Le Conseil des ministres extraordinaire tenu lundi à Cotonou a révélé les détails glaçants de la tentative de coup d’État du 7 décembre, marquée par l’assassinat de l’épouse du directeur du cabinet militaire, des combats acharnés devant la résidence présidentielle où Patrice Talon « a vécu les violents affrontements en direct », des frappes aériennes nigérianes et la libération lundi matin de deux hauts gradés conduits à Tchaourou par les putschistes en fuite.
Le président béninois Patrice Talon a réuni lundi à Cotonou un Conseil des ministres extraordinaire, élargi aux ministres conseillers et au haut commandement militaire, pour examiner les événements du 7 décembre 2025, date d’une tentative de coup d’État déjouée, selon le communiqué officiel parvenu à APA.
Un plan visant à renverser les institutions
D’après le gouvernement, un groupuscule de soldats avait projeté de « démettre le président de la République, soumettre les institutions et remettre en cause l’ordre constitutionnel ». Les mutins ont ciblé en premier lieu des responsables militaires.
L’épouse du général Bada tuée
Vers 2 h du matin, les assaillants ont attaqué le domicile du directeur du cabinet militaire, le général Bertin Bada, qui a réussi à s’échapper tandis que son épouse était mortellement atteinte.
Le commandant de la base de Togbin, le colonel Faïzou Gomina, dépêché en renfort, a été violenté et pris en otage, révélant l’implication directe de la base dans la mutinerie.
Les mutins se sont ensuite rendus chez le chef d’état-major de l’Armée de terre, le général Abou Issa, qui a résisté avant d’être kidnappé par un autre groupe de putschistes.
Violents combats devant la résidence présidentielle
Aux premières heures du jour, les mutins ont progressé vers la résidence de Patrice Talon, où la Garde républicaine les attendait.
De violents affrontements ont opposé les deux camps. Le chef de l’État a « vécu les combats en direct », indique le communiqué. Débordés, les assaillants se sont repliés.
Ils ont ensuite pris le contrôle de la télévision nationale, où ils ont diffusé un message annonçant la destitution du president Talon, la mise en place d’un Comite militaire pour la refondation (CMR), désignant le lieutenant-colonel Tigri Pascal président de la transition avant d’en être chassés par les forces loyales.
Frappes ciblées de l’aviation nigériane
Retirés à la base de Togbin, les mutins disposaient encore de blindés. L’armée béninoise a alors décidé d’un encerclement, évitant un assaut terrestre en raison de la densité de la population environnante.
À la demande de Cotonou, le Nigéria a mené en fin de journée des frappes aériennes ciblées, immobilisant plusieurs engins sans pertes civiles, selon les autorités.

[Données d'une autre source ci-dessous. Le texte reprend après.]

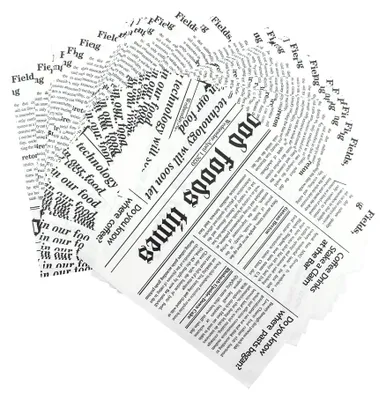 Produktbild von Sandwichpapier, Hamburgerpapier, Papier für Sandwichfüllungen, Papierbögen in Zeitungsoptik, fettdichtes Wachspapier zum umweltfreundlichen Backen, Einwickeln, für Sandwichfüllungen, Käse, Pommes-Sandwiches (18 x 18 cm), 100 Blatt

La base est désormais contrôlée par une force en attente de la Cédéao, dont des soldats nigérians arrivés dans la nuit. Une unité spéciale ivoirienne a également été déployée à Cotonou.
Libération des deux officiers à Tchaourou
Les généraux Abou Issa et Faïzou Gomina, emmenés par les mutins en fuite, ont été libérés à Tchaourou au petit matin du 8 décembre grâce au dispositif de sécurité mis en place, précise le gouvernement.
Le Conseil a observé une minute de silence pour les victimes et ordonné la poursuite des enquêtes afin d’identifier auteurs et commanditaires. Une évaluation des dégâts matériels, y compris civils, a été prescrite.
Le président Talon a salué la loyauté des forces armées, remercié les pays de la Cédéao mobilisés – notamment le Nigeria et la Côte d’Ivoire – et appelé les Béninois à faire de cette épreuve un motif de résilience.
Il a réaffirmé sa conviction que le Bénin « poursuivra sa marche vers le progrès » et que les leçons tirées de ces évènements devront empêcher toute récidive.